Igor: [Imitating Groucho Marx] Soitenly. You take the blonde, I’ll take the one in the toiben.
Dr. Frederick Frankenstein: I was talking about the luggage.
*
Dr. Frederick Frankenstein: Love is the only thing that can save this poor creature, and I am going to convince him that he is loved even at the cost of my own life. No matter what you hear in there, no matter how cruelly I beg you, no matter how terribly I may scream, do not open this door or you will undo everything I have worked for. Do you understand? Do not open this door.
Inga: Yes, Doctor.
Igor: Nice working with ya.
[Dr. Frederick Frankenstein goes into the room with The Monster. The Monster wakes up]

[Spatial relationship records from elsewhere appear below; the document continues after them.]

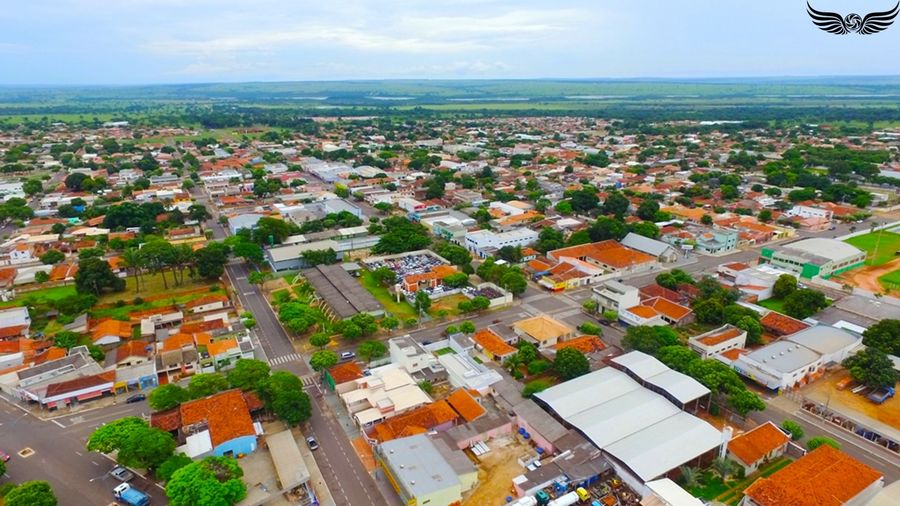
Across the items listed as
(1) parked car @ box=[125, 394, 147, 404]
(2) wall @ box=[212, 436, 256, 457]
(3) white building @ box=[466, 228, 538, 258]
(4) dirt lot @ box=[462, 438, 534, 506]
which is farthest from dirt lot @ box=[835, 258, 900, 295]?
(1) parked car @ box=[125, 394, 147, 404]

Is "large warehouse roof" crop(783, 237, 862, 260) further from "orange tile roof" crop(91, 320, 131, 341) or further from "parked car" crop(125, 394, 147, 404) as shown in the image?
"orange tile roof" crop(91, 320, 131, 341)

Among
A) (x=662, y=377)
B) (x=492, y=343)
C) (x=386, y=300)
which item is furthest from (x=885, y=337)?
(x=386, y=300)

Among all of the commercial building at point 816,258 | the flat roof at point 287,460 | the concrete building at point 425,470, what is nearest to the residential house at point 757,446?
the concrete building at point 425,470

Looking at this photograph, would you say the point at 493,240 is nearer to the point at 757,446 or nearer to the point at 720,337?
the point at 720,337

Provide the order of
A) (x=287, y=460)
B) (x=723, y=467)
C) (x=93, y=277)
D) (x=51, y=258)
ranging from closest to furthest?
1. (x=723, y=467)
2. (x=287, y=460)
3. (x=93, y=277)
4. (x=51, y=258)

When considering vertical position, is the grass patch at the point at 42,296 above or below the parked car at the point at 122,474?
above

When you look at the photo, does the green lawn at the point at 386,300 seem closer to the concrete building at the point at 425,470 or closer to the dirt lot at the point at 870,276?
the concrete building at the point at 425,470

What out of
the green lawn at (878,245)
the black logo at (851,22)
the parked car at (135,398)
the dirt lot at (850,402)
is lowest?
the parked car at (135,398)
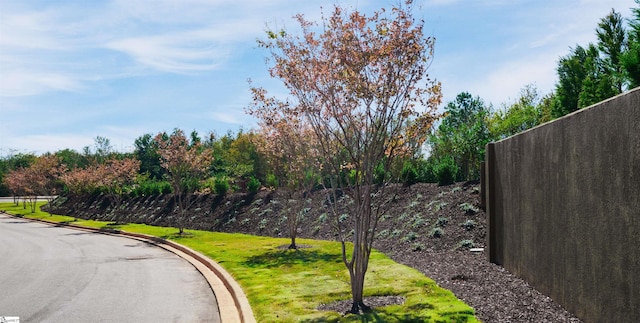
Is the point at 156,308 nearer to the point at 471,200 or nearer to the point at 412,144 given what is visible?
the point at 412,144

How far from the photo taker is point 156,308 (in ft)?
29.8

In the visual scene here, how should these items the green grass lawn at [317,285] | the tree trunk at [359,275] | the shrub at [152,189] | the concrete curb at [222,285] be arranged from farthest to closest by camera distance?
1. the shrub at [152,189]
2. the concrete curb at [222,285]
3. the tree trunk at [359,275]
4. the green grass lawn at [317,285]

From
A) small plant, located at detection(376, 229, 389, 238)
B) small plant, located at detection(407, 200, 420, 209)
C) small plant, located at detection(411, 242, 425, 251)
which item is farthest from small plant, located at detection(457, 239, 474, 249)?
small plant, located at detection(407, 200, 420, 209)

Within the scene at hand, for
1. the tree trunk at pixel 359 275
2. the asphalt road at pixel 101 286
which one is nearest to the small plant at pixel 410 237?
the asphalt road at pixel 101 286

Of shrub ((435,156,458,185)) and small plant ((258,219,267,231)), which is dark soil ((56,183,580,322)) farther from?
shrub ((435,156,458,185))

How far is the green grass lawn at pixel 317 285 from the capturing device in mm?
7445

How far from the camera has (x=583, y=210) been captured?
22.5ft

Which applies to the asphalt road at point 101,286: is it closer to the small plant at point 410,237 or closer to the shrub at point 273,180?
the small plant at point 410,237

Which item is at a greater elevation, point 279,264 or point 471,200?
point 471,200

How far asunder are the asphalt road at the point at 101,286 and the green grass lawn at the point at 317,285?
3.17 ft

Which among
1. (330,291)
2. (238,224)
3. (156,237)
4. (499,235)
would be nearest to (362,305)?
(330,291)

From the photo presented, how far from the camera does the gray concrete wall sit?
5.69 metres

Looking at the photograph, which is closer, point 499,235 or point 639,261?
point 639,261

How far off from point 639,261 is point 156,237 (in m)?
19.1
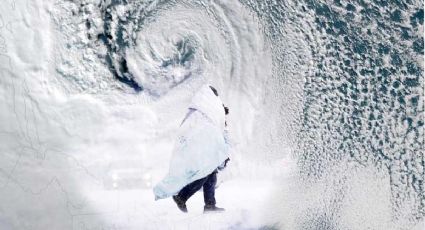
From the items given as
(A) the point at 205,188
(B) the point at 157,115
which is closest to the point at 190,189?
(A) the point at 205,188

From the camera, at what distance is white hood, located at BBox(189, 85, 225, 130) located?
3.17 ft

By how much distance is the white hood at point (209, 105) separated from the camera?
97 centimetres

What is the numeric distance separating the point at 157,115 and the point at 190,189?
0.63 feet

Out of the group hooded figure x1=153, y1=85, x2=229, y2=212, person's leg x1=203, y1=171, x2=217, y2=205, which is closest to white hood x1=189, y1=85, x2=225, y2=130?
hooded figure x1=153, y1=85, x2=229, y2=212

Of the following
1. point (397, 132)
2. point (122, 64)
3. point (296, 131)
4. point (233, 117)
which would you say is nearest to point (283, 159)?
point (296, 131)

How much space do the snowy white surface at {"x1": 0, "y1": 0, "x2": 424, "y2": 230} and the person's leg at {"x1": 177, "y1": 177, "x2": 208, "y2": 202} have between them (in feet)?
0.09

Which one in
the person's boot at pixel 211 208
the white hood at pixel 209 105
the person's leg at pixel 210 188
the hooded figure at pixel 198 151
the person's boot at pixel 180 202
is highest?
the white hood at pixel 209 105

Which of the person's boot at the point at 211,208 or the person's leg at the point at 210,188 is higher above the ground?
the person's leg at the point at 210,188

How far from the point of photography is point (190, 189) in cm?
98

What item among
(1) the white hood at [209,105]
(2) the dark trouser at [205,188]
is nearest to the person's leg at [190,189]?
(2) the dark trouser at [205,188]

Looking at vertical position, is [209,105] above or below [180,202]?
above

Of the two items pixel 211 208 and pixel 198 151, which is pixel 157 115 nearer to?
pixel 198 151

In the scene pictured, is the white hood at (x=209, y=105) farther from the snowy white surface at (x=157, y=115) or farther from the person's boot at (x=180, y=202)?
the person's boot at (x=180, y=202)

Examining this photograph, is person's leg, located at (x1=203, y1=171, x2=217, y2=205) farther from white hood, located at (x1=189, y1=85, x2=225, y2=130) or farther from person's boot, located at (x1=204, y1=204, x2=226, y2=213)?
white hood, located at (x1=189, y1=85, x2=225, y2=130)
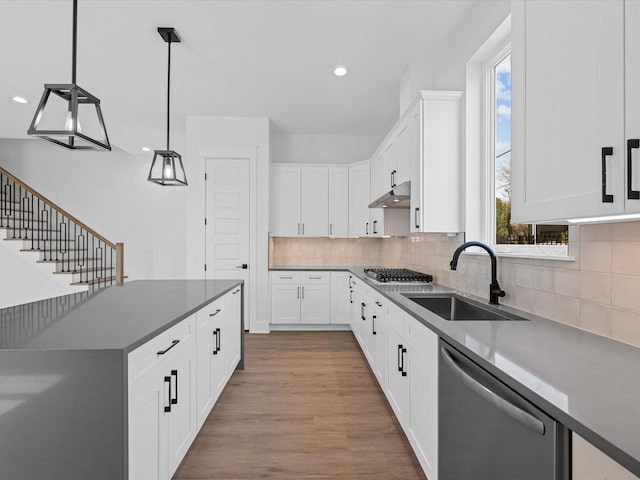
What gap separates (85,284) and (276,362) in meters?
3.85

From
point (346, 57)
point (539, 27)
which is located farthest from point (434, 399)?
point (346, 57)

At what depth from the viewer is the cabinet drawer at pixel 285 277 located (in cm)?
504

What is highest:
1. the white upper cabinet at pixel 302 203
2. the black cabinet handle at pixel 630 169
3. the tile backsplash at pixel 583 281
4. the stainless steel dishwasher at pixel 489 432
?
the white upper cabinet at pixel 302 203

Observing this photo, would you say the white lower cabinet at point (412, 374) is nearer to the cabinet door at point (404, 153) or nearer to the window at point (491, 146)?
the window at point (491, 146)

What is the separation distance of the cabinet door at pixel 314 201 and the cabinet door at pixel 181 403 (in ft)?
11.5

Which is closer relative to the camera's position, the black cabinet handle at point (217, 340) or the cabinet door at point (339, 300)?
the black cabinet handle at point (217, 340)

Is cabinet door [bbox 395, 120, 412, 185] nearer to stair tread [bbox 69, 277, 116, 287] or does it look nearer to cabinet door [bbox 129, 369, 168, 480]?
cabinet door [bbox 129, 369, 168, 480]

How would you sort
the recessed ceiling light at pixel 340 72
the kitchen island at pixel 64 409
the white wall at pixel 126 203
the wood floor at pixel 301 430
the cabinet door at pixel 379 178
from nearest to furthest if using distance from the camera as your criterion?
the kitchen island at pixel 64 409 → the wood floor at pixel 301 430 → the recessed ceiling light at pixel 340 72 → the cabinet door at pixel 379 178 → the white wall at pixel 126 203

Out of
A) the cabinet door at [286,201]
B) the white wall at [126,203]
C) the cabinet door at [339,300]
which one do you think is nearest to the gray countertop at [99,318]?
the cabinet door at [339,300]

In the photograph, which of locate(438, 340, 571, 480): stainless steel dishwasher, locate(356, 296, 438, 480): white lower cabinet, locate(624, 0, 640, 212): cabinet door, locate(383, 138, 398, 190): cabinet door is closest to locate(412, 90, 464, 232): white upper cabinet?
locate(383, 138, 398, 190): cabinet door

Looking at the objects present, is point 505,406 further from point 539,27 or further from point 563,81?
point 539,27

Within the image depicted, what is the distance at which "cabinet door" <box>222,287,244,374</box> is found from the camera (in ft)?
9.43

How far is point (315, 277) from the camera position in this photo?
506 centimetres

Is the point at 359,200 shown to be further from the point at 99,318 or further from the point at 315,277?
the point at 99,318
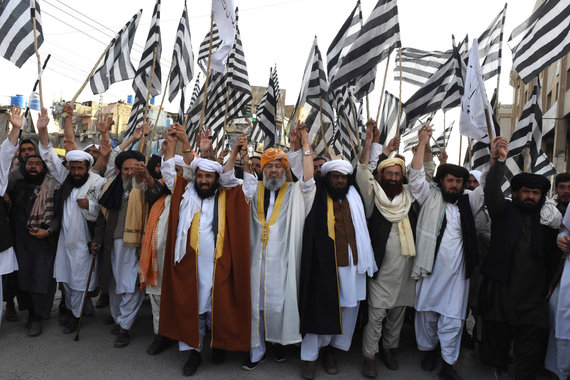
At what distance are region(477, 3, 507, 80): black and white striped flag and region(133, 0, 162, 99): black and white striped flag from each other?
4187 millimetres

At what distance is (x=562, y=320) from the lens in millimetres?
3254

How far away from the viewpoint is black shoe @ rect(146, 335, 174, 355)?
12.8 ft

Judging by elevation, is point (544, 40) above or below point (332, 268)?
above

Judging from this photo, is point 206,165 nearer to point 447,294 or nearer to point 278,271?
point 278,271

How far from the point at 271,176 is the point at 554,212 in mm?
2449

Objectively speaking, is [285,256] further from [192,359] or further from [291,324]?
[192,359]

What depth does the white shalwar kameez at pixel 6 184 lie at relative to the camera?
3.94 metres

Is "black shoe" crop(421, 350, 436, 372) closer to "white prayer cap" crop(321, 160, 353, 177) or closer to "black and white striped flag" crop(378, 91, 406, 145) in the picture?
"white prayer cap" crop(321, 160, 353, 177)

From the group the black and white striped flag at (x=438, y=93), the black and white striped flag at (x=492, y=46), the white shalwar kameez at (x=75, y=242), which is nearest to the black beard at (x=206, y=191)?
the white shalwar kameez at (x=75, y=242)

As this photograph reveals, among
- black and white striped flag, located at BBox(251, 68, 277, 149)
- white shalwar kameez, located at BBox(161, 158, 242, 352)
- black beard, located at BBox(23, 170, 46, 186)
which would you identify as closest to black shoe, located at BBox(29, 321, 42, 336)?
black beard, located at BBox(23, 170, 46, 186)

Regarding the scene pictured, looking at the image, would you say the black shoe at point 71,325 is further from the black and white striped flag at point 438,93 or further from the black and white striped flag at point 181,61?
the black and white striped flag at point 438,93

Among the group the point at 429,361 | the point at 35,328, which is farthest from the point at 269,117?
the point at 35,328

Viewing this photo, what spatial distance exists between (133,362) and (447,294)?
2.89m

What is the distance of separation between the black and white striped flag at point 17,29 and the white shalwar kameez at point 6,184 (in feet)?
5.29
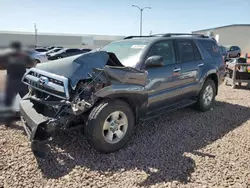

Dr. Frederick Frankenstein: Let me out. Let me out of here. Get me the hell out of here. What’s the matter with you people? I was joking! Don’t you know a joke when you hear one? HA-HA-HA-HA. Jesus Christ, get me out of here! Open this goddamn door or I’ll kick your rotten heads in! Mommy!
*
Elizabeth: [to The Monster] Honey, did you see I put another hamper in the bathroom? This one’s for your shirts, the other’s just for socks and poo-poo undies.
*
[after sex with The Monster]
Elizabeth: Oh. Where you going?… Oh, you men are all alike. Seven or eight quick ones and then you’re out with the boys to boast and brag. YOU BETTER KEEP YOUR MOUTH SHUT. Oh… I think I love him.
*
[last lines]
Inga: You know, there’s something I’ve been meaning to ask you. In the transference, the monster got part of your wonderful brain. But what did you ever get from him?
Dr. Frederick Frankenstein: [growls suggestively]
Inga: [gasping] Oh my goodness, I don’t believe…
[emits several somewhat painful-sounding moans and grunts]
Inga: [singing] Oh, sweet mystery of life, at last I’ve found you!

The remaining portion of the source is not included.